'No halt to subsidies for KE consumers'

Power Division dismisses notion NEPRA tariff review is against people's interest

Additional concerns were raised over capacity payments to K-Electric’s power plants, projected to cost over Rs 82b. PHOTO: FILE

ISLAMABAD:

The Ministry of Energy (Power Division) has said that K-Electric (KE) is drawing around 2,000 megawatts from the national grid, which is cheaper than KE's own power generation.

In a statement, a ministry spokesperson said that the National Electric Power Regulatory Authority's (Nepra) review primarily relates to KE's administrative and operational affairs. "KE is currently drawing 2,000 MW from the national grid and may draw even more in the future. This power sourced from the national grid is cheaper than the electricity generated by KE's own plants," the official said.

According to the Power Division, KE consumers – like all other electricity consumers in Pakistan – will continue to benefit from subsidies, because uniform national tariffs remain in place. However, this subsidy will no longer be allowed to be turned into profit for KE merely due to the inefficiency or failure to reduce its losses. "Preventing public-sector subsidy from being converted into private gain is a national responsibility."

Nepra, in a recent review, has issued its determination on the multi-year tariff of KE. However, the spokesperson said, certain elements were presenting the decision in a distorted and misleading manner, attempting to create false impression that the decision was against the interests of electricity consumers in Karachi. "The reality is exactly the opposite."
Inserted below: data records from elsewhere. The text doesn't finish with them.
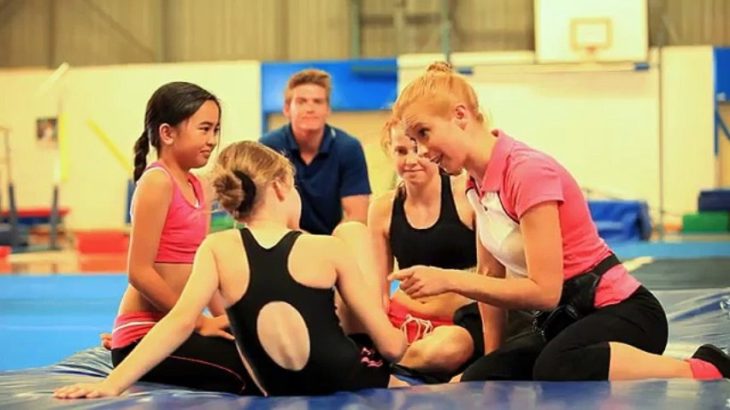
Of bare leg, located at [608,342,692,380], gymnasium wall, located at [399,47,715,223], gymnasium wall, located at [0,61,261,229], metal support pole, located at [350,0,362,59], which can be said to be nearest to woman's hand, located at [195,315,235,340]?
bare leg, located at [608,342,692,380]

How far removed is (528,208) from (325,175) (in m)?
2.00

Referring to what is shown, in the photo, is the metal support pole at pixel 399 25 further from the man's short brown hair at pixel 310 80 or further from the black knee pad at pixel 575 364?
the black knee pad at pixel 575 364

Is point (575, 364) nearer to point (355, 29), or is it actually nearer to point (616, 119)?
point (616, 119)

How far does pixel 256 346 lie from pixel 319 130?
6.64 feet

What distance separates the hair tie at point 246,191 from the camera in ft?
8.07

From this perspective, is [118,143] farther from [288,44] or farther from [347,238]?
[347,238]

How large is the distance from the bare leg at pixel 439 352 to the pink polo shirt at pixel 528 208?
0.35 meters

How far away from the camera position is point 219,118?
10.1ft

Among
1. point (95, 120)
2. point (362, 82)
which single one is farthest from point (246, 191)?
point (95, 120)

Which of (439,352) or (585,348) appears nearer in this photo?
(585,348)

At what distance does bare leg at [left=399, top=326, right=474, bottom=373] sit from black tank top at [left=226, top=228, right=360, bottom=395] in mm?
508

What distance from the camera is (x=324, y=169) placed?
447 cm

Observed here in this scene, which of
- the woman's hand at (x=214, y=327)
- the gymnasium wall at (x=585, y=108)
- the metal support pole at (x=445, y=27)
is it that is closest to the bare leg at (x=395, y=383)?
the woman's hand at (x=214, y=327)

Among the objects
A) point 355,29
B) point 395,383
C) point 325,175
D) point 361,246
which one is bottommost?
point 395,383
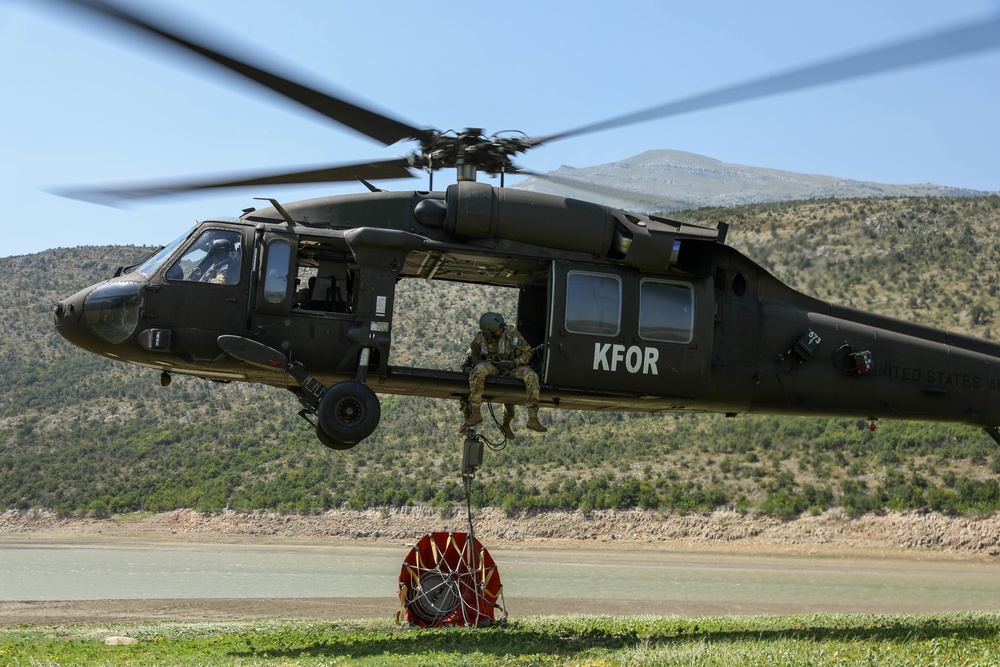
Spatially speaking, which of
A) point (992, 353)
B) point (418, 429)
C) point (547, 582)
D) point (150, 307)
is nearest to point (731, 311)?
point (992, 353)

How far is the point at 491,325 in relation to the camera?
1138 cm

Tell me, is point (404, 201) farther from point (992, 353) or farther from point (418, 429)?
point (418, 429)

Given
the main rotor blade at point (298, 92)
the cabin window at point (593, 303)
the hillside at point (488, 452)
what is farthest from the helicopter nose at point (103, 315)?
the hillside at point (488, 452)

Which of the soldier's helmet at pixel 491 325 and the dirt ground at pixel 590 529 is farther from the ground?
the soldier's helmet at pixel 491 325

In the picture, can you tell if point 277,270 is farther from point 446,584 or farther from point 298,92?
point 446,584

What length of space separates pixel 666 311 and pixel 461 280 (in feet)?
8.89

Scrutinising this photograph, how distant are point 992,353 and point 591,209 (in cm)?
646

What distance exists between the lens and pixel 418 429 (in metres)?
41.8

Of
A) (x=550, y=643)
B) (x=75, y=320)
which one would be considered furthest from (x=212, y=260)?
(x=550, y=643)

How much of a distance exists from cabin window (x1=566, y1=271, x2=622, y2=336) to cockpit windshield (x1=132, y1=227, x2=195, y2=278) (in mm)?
4494

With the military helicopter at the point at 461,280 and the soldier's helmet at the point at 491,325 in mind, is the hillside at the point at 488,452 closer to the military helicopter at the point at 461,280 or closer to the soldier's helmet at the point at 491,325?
the military helicopter at the point at 461,280

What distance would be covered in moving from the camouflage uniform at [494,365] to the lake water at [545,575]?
967cm

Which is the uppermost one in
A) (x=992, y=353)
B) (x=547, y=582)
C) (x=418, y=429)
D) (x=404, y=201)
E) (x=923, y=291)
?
(x=923, y=291)

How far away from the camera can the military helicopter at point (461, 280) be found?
10758 millimetres
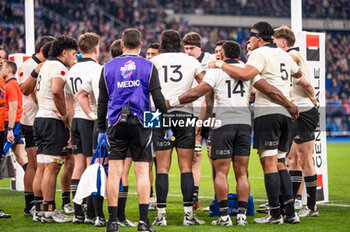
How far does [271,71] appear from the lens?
267 inches

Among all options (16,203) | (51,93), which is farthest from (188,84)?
(16,203)

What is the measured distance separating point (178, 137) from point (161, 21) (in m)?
29.2

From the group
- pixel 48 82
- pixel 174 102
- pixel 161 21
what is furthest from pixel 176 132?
pixel 161 21

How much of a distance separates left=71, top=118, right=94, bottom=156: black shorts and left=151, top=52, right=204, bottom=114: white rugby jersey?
1094 millimetres

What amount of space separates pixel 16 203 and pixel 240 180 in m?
4.28

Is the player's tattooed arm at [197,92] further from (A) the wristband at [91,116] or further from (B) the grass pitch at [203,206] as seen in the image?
(B) the grass pitch at [203,206]

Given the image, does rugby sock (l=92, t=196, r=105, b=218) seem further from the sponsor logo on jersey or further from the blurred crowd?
the blurred crowd

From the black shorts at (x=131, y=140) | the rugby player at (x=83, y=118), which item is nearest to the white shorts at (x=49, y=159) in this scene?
the rugby player at (x=83, y=118)

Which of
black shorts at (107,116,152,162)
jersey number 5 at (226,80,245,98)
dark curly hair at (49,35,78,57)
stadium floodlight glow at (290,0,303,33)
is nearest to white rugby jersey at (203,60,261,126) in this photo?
jersey number 5 at (226,80,245,98)

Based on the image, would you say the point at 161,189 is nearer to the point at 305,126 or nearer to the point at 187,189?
the point at 187,189

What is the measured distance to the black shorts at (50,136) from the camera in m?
7.14

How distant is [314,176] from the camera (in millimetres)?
7594

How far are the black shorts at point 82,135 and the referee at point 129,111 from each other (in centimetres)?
107

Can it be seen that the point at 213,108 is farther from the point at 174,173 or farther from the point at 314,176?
the point at 174,173
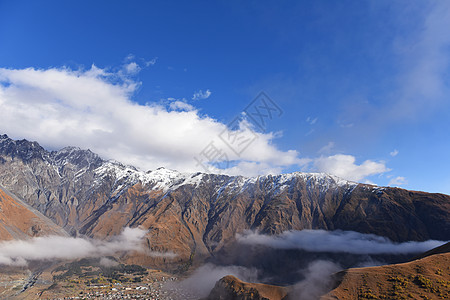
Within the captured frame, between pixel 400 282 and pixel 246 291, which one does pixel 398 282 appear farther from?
pixel 246 291

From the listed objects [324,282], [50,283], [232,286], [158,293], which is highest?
[324,282]

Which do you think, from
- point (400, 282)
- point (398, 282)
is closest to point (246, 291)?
point (398, 282)

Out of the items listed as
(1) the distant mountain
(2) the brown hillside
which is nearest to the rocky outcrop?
(1) the distant mountain

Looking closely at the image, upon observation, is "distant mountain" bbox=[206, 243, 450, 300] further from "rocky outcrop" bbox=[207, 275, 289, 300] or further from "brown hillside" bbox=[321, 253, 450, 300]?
"rocky outcrop" bbox=[207, 275, 289, 300]

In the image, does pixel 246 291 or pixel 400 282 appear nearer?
pixel 400 282

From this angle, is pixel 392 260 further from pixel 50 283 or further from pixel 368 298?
pixel 50 283

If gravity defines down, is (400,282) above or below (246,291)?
above

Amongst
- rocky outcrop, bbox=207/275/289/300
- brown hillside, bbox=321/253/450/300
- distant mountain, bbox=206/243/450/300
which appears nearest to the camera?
brown hillside, bbox=321/253/450/300

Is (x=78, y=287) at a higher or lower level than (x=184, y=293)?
lower

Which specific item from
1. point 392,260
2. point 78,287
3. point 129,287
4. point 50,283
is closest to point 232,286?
point 129,287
KE is a private-sector entity and is, therefore, expected to demonstrate performance superior to that of public-sector distribution companies. However, according to the ministry official, when the performance of KE is compared with public utilities such as Islamabad, Faisalabad or Gujranwala electricity companies, these public-sector firms are ahead in critical areas such as the recovery of dues, reduction in line losses and quality of service to consumers.

The spokesperson stressed that the Nepra review was also important in terms of keeping KE profit within a reasonable and justified limit. Prior to that, the company was allowed return on its invested capital in the range of 24% to 30%, linked to the US dollar.

Under the revised framework, the dollar indexation has been terminated as KE assets exist in Pakistan, are denominated in rupees and are associated with the domestic capital market. In addition, it has now been made possible to further reduce the rate of return on KE plants in the same manner as in the case of re-negotiation of power purchase agreements with other independent power producers (IPPs).

The spokesperson noted that an independent consultant appointed by the KE board conducted a study and allowed up to 6.5% in losses to be built into consumer bills. The consultant also disclosed that KE management failed to sufficiently reduce losses.